-- The records --
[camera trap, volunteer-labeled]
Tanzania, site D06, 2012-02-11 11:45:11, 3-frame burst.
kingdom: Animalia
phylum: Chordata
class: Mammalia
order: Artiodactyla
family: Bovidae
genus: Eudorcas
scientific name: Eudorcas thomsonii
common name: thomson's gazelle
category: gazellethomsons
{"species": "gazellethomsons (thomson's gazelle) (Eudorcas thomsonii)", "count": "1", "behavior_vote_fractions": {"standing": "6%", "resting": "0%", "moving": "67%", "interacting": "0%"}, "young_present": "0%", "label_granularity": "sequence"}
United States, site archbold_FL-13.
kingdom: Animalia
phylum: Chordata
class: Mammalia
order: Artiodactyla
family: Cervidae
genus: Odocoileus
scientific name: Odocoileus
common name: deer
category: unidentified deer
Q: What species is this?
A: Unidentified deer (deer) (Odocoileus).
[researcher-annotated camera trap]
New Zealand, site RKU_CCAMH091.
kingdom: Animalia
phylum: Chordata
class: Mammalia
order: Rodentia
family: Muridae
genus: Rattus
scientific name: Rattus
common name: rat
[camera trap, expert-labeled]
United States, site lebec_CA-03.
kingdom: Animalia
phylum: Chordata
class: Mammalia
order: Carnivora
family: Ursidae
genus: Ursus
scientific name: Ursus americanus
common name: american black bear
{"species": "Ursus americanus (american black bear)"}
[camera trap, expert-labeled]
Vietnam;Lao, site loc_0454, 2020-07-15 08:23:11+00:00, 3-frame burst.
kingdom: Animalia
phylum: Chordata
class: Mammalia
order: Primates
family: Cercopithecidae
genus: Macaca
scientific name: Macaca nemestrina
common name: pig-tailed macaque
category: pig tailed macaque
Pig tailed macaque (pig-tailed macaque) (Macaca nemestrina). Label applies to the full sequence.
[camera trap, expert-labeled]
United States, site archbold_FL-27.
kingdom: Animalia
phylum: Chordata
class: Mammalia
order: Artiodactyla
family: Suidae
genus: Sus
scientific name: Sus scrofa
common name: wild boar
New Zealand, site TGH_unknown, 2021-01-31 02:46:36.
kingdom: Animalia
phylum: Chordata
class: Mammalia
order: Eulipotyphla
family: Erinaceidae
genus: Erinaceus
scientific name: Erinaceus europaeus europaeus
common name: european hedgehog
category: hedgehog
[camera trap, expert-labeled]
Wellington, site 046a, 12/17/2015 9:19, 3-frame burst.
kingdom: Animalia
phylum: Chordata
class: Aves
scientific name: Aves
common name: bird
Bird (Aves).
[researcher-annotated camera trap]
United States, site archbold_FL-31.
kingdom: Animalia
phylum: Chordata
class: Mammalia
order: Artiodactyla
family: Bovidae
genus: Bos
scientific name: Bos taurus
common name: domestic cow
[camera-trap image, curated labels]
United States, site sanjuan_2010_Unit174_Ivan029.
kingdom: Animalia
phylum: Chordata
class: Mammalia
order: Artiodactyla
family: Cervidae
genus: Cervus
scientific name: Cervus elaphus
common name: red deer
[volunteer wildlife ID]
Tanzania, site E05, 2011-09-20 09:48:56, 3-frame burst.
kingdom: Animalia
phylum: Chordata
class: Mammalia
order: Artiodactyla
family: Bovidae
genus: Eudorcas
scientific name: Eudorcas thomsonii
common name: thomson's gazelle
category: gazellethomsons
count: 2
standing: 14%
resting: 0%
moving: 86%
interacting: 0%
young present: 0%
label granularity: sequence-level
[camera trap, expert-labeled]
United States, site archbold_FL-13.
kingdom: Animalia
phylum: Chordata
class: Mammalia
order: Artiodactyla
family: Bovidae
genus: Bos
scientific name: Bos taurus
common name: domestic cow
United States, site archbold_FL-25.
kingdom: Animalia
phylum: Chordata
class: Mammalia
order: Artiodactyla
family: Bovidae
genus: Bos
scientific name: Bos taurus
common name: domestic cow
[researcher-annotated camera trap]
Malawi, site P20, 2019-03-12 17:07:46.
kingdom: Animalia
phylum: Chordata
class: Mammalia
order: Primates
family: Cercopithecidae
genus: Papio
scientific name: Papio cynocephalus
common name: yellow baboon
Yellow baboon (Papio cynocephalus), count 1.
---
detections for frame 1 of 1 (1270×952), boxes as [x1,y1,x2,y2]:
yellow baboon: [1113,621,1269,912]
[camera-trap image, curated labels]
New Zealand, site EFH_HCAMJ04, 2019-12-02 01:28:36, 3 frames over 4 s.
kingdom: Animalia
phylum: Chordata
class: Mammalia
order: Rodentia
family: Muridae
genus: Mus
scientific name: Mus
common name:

-- Exercise goal --
Using the listing above, say how many of its lines contain "Tanzania", and give no other words.

-- Result of this task --
2